▸ Job item A
According to the Punjab Club article, on what date did the Roberts Club begin operations?
▸ Job item B
Reproduce the Punjab Club article word for word from "Gentlemen's club in" up to and including "January 1, 1863.".

Document extract below:

Punjab Club
- Interactive map of Punjab Club
- Full name: Punjab Club (formerly Roberts Club)
- Former names: Roberts Club
- Address: 3 Danepur Road, G.O.R. - I Lahore, Punjab Pakistan
- Location: G.O.R. - I, Lahore, Punjab, Pakistan
- Coordinates: 31°32′27″N 74°20′32″E﻿ / ﻿31.540914°N 74.342277°E
- Operator: Punjab Club
- Type: Gentlemen's club
- Current use: Members-only club and social/recreational facilities

Construction
- Opened: 1863
- Years active: 1863–present

Website
- thepunjabclublahore.com.pk

= Punjab Club =

Gentlemen's club in Lahore, Pakistan

The Punjab Club is a historic gentleman's club in Lahore, Punjab, Pakistan. It was founded in 1863.

==History==
Punjab Club was originally founded as the Roberts Club. It holds historical significance for being the venue where the first billiard table was installed. Established in 1863 by A. Roberts, CB, with assistance from D.F. Mcleod, T.H. Thornton, R.H. Davies, and ten other officers, the Roberts Club commenced its operations on January 1, 1863.

End of Document extract.
Dataset extract below:

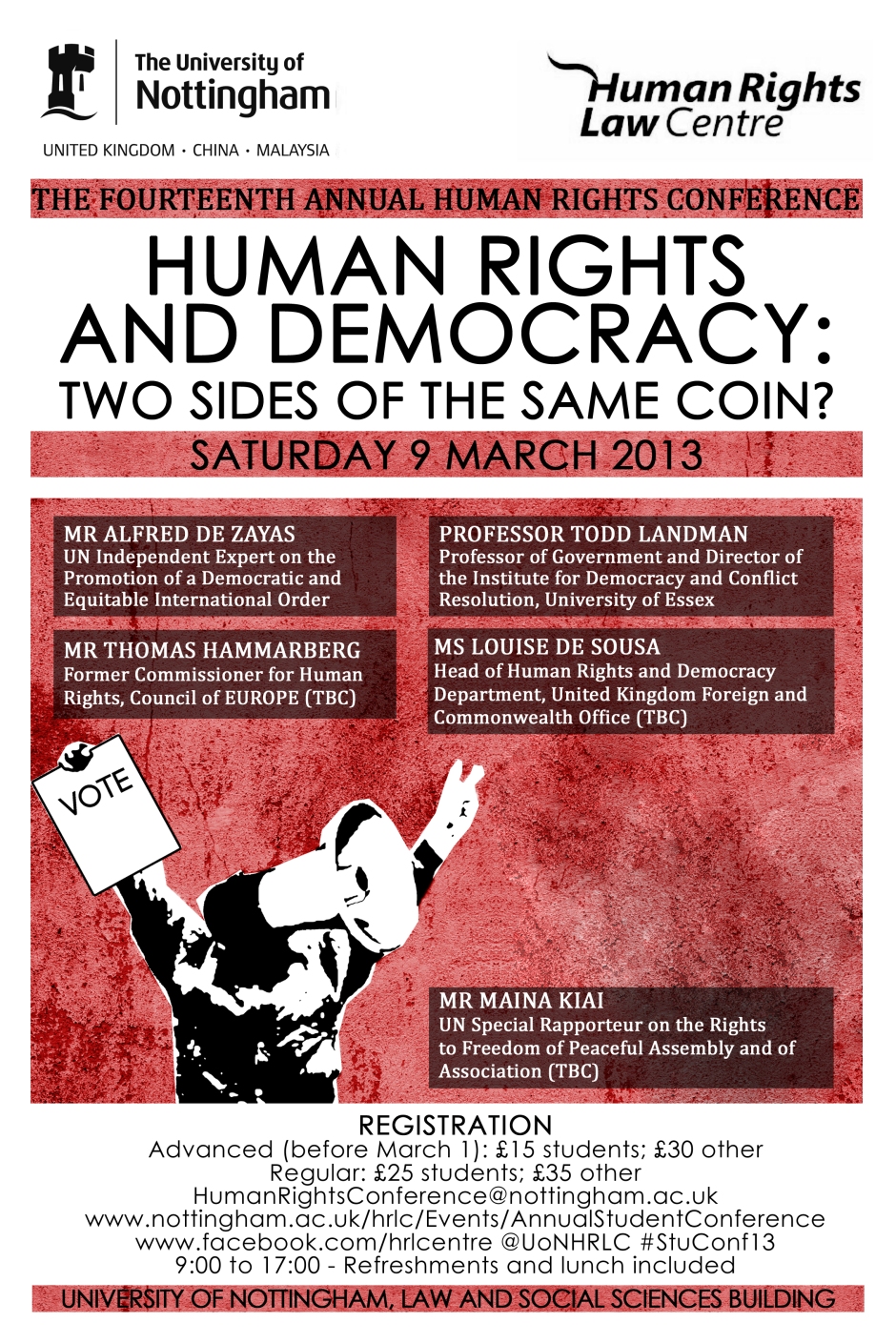 Human Rights Conference Poster, 2013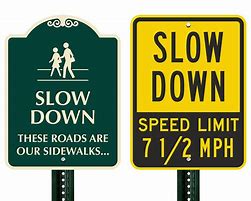 Image result for Slow Down for Right Turn Sign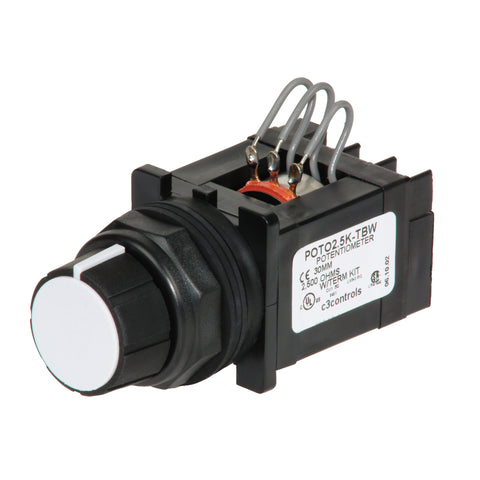 C3 Controls POTO1K-TBW POTO1K-TBW - 30, POTO, 1K, TERMINAL KIT WIRED  | Blackhawk Supply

End of Dataset extract.

▸ Your solution A
January 1, 1863

▸ Your solution B
Gentlemen's club in Lahore, Pakistan

The Punjab Club is a historic gentleman's club in Lahore, Punjab, Pakistan. It was founded in 1863.

==History==
Punjab Club was originally founded as the Roberts Club. It holds historical significance for being the venue where the first billiard table was installed. Established in 1863 by A. Roberts, CB, with assistance from D.F. Mcleod, T.H. Thornton, R.H. Davies, and ten other officers, the Roberts Club commenced its operations on January 1, 1863.